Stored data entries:

━━━━━━

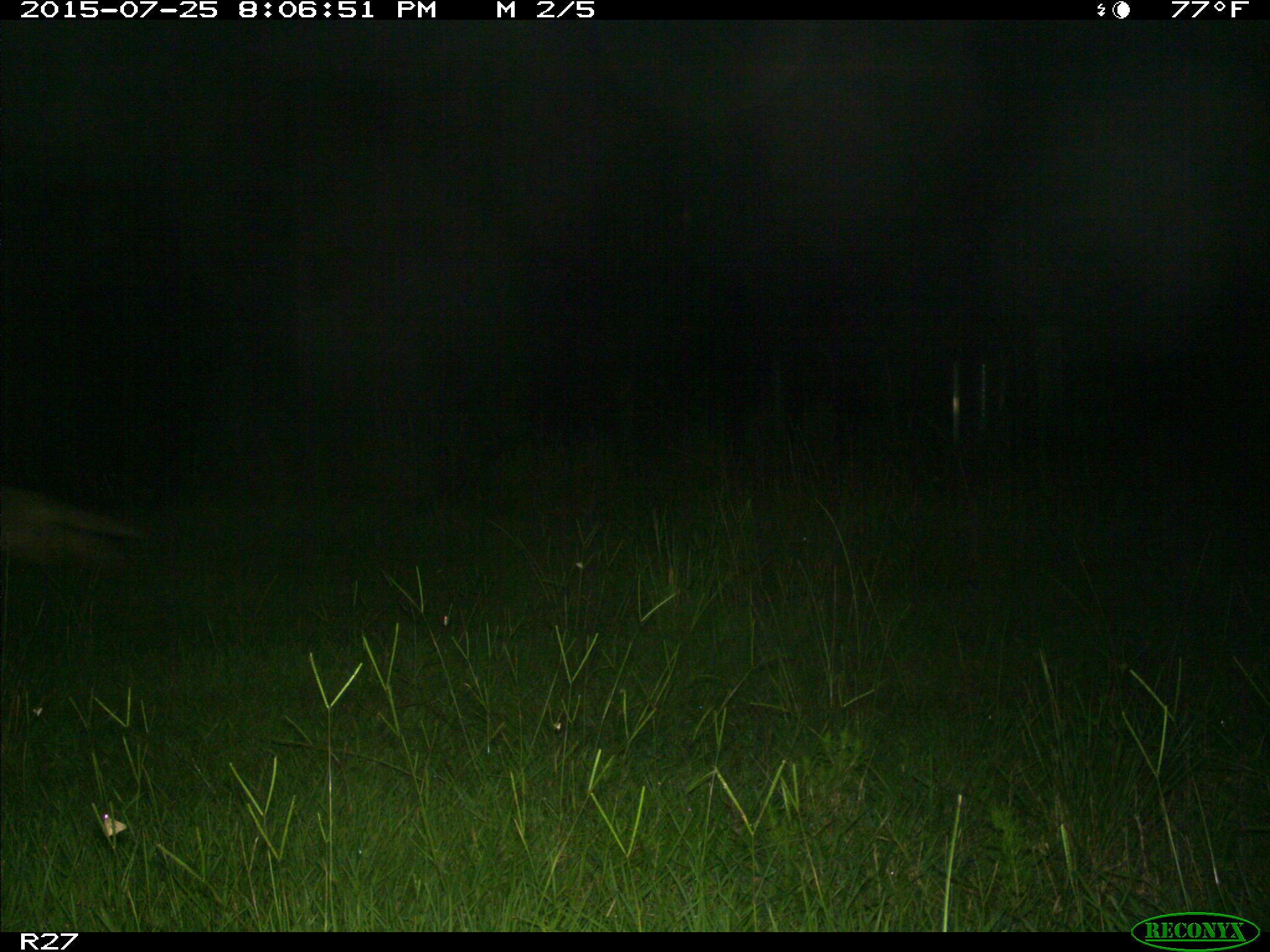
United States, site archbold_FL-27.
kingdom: Animalia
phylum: Chordata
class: Mammalia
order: Carnivora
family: Canidae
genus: Canis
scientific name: Canis latrans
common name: coyote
Canis latrans (coyote).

━━━━━━

Whatever the records hold apart from pictures should be repeated exactly.

United States, site archbold_FL-27.
kingdom: Animalia
phylum: Chordata
class: Mammalia
order: Carnivora
family: Canidae
genus: Canis
scientific name: Canis latrans
common name: coyote
Canis latrans (coyote).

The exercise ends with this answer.